(WRITTEN REQUEST A):
What name does the Kafka Spark Streaming page give to the Kafka topic it creates?

Saturday, March 16, 2019

Kafka Spark Streaming[JSON FILE is processed in spark streaming and load into MYSQL database]

input file:
nameList.json:
--------------
{"id":992,"name":"Herman","city":"Iles","country":"Colombia","Skills":"CVE"},
{"id":993,"name":"Burton","city":"Santo Tomas","country":"Philippines","Skills":"VMware vSphere"},
{"id":994,"name":"Correna","city":"Shirgjan","country":"Albania","Skills":"Wyse"},
{"id":995,"name":"Cathi","city":"Dorūd","country":"Iran","Skills":"SSCP"},
{"id":996,"name":"Lena","city":"Al Judayrah","country":"Palestinian Territory","Skills":"Commercial Kitchen Design"},
{"id":997,"name":"Madalena","city":"Livadiya","country":"Ukraine","Skills":"Software Development"},
{"id":998,"name":"Jo-anne","city":"Khatsyezhyna","country":"Belarus","Skills":"TPD"},
{"id":999,"name":"Georgi","city":"Pasuruan","country":"Indonesia","Skills":"Project Engineering"},
{"id":1000,"name":"Scott","city":"Gyumri","country":"Armenia","Skills":"RHEV"}



start zookeeper:
hadoop@hadoop:/usr/local/kafka$ bin/zookeeper-server-start.sh config/zookeeper.properties 
start kafka server:
hadoop@hadoop:/usr/local/kafka$ bin/kafka-server-start.sh config/server.properties 
bin/kafka-topics.sh --create --topic jsonTopic --partitions 1 --replication-factor 1 --zookeeper localhost:2181

//view the topics available in Kafka Broker
hadoop@hadoop:/usr/local/kafka$  bin/kafka-topics.sh --list --zookeeper localhost:2181
jsonTopic



// create a database and table in MySQL:

hadoop@hadoop:/usr/local/kafka$ sudo mysql;
[sudo] password for hadoop: 
Welcome to the MySQL monitor.  Commands end with ; or \g.
Your MySQL connection id is 4
Server version: 5.7.25-0ubuntu0.18.10.2 (Ubuntu)

Copyright (c) 2000, 2019, Oracle and/or its affiliates. All rights reserved.

Oracle is a registered trademark of Oracle Corporation and/or its
affiliates. Other names may be trademarks of their respective
owners.

Type 'help;' or '\h' for help. Type '\c' to clear the current input statement.

mysql> create database KafkaDB;
Query OK, 1 row affected (0.05 sec)

mysql> use KafkaDB;
Database changed
mysql> create table jsonTable (id int, name varchar(50), city varchar(50), country varchar(50), skills varchar(50));
Query OK, 0 rows affected (0.20 sec)




//Produce reads json file and publish them in kafka topic 
Producer Programming in Scala:
-------------------------------
import java.util.Properties
import org.apache.kafka.clients.producer.{KafkaProducer, ProducerConfig,ProducerRecord}

object JsonPublisherExa {
  def main(args:Array[String]):Unit = {
    val props = new Properties()

    props.put("bootstrap.servers","localhost:9092")
    props.put("acks","all")
    props.put("client.id","ProducerApp")
    props.put("retries","4")
    props.put("batch.size","32768")

(DATASET ROWS):

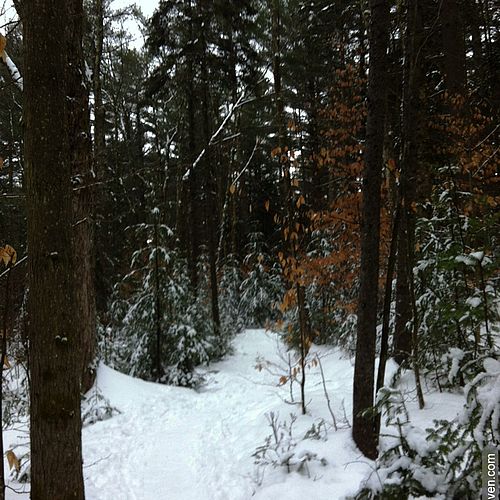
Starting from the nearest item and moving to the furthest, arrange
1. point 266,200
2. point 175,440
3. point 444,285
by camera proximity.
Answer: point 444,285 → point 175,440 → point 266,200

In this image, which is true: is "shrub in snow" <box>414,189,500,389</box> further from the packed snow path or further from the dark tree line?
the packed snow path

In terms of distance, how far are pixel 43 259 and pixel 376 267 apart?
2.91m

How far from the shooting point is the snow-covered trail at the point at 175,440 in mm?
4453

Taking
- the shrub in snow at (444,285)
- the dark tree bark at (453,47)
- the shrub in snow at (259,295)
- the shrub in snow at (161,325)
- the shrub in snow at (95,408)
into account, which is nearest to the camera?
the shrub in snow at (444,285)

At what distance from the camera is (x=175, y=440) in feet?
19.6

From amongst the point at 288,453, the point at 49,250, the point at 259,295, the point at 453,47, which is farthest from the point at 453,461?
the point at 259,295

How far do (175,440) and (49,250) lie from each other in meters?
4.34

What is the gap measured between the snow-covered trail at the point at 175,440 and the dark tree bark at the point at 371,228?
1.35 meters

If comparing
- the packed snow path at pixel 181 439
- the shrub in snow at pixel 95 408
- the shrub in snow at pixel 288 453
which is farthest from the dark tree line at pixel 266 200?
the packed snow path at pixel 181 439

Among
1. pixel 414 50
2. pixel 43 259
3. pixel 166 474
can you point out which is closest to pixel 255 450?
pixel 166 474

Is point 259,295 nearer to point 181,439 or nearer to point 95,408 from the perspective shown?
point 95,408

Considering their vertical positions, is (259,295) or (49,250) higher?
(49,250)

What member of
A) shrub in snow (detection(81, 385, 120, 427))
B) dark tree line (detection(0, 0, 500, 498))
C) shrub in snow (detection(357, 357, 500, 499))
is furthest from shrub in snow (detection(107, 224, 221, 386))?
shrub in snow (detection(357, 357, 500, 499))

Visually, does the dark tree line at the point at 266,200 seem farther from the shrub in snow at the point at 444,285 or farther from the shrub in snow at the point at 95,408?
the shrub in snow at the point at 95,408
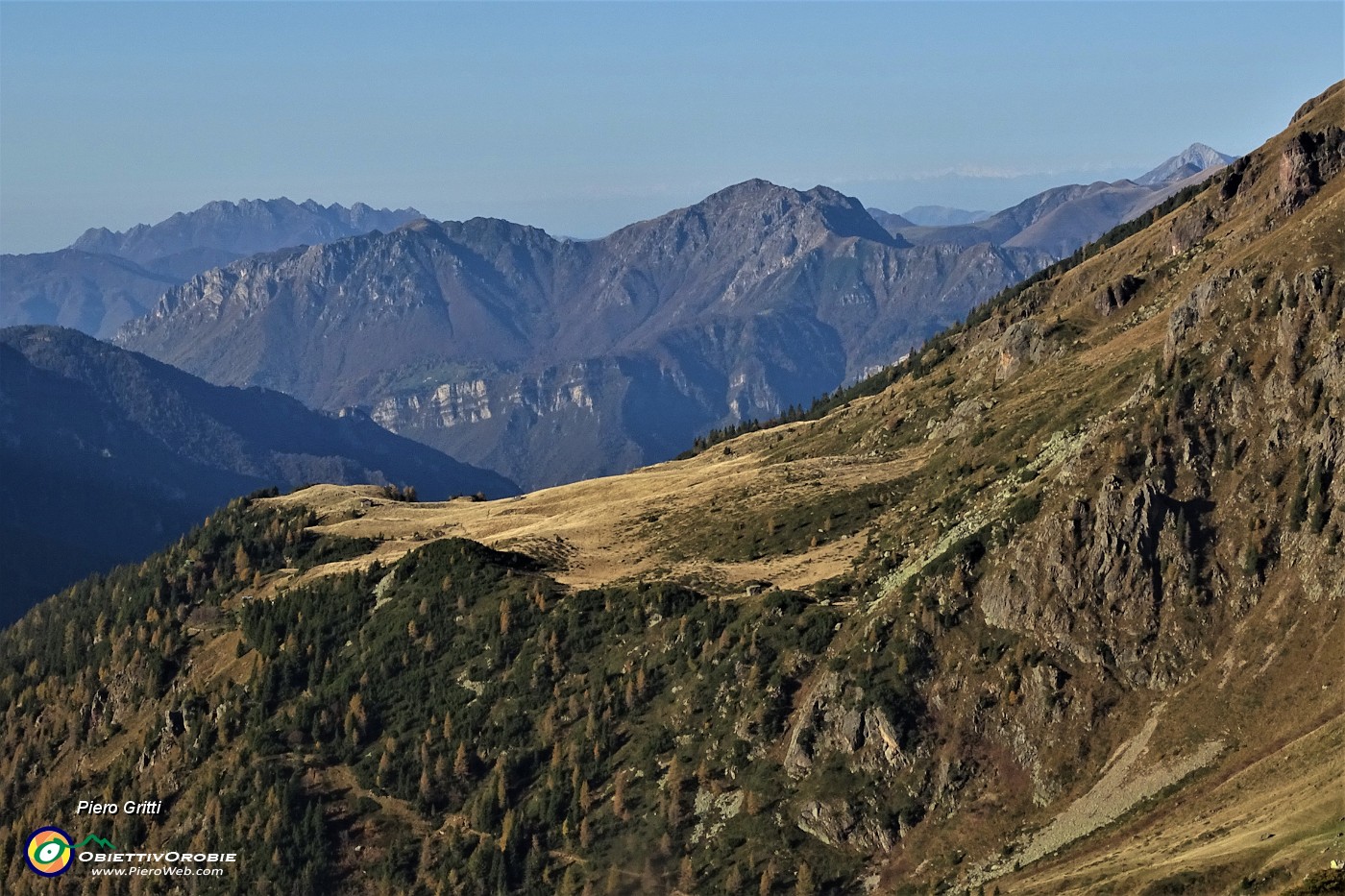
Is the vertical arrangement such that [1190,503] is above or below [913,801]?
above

--

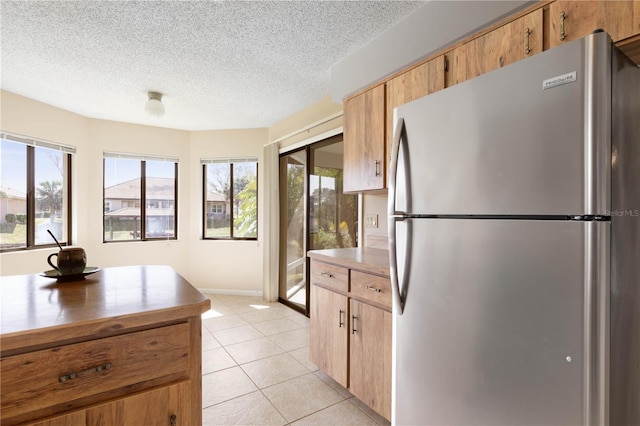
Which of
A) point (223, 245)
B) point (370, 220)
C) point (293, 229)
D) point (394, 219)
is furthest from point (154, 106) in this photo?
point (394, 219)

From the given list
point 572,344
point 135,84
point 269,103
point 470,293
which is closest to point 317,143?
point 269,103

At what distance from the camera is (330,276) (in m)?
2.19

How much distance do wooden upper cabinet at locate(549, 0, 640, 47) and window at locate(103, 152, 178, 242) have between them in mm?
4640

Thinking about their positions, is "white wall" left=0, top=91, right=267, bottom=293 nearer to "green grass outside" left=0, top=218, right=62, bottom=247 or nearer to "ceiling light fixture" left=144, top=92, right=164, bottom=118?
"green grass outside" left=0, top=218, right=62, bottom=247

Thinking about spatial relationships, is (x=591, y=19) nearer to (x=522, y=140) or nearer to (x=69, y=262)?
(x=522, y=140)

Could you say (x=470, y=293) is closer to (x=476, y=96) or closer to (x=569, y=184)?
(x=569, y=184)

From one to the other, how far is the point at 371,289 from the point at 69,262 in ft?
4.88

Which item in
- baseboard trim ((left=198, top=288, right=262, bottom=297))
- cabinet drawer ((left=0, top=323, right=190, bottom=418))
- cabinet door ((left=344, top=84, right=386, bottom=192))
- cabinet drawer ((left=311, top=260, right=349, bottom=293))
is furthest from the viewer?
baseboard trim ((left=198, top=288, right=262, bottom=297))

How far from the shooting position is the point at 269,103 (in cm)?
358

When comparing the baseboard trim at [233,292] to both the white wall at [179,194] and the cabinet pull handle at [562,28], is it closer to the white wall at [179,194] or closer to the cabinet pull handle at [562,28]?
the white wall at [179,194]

(WRITTEN REQUEST B):
Render the part of the records that opens with the line containing "Starting from the" and closes with the line containing "Answer: point 444,285", both lines included, as a JSON list of strings with one string per line and blank lines left out.

(SOLUTION A):
jsonTopic

(SOLUTION B):
[
  "Starting from the nearest item and moving to the furthest, arrange",
  "1. point 266,200",
  "2. point 175,440",
  "3. point 444,285",
  "by camera proximity.",
  "Answer: point 444,285 → point 175,440 → point 266,200"
]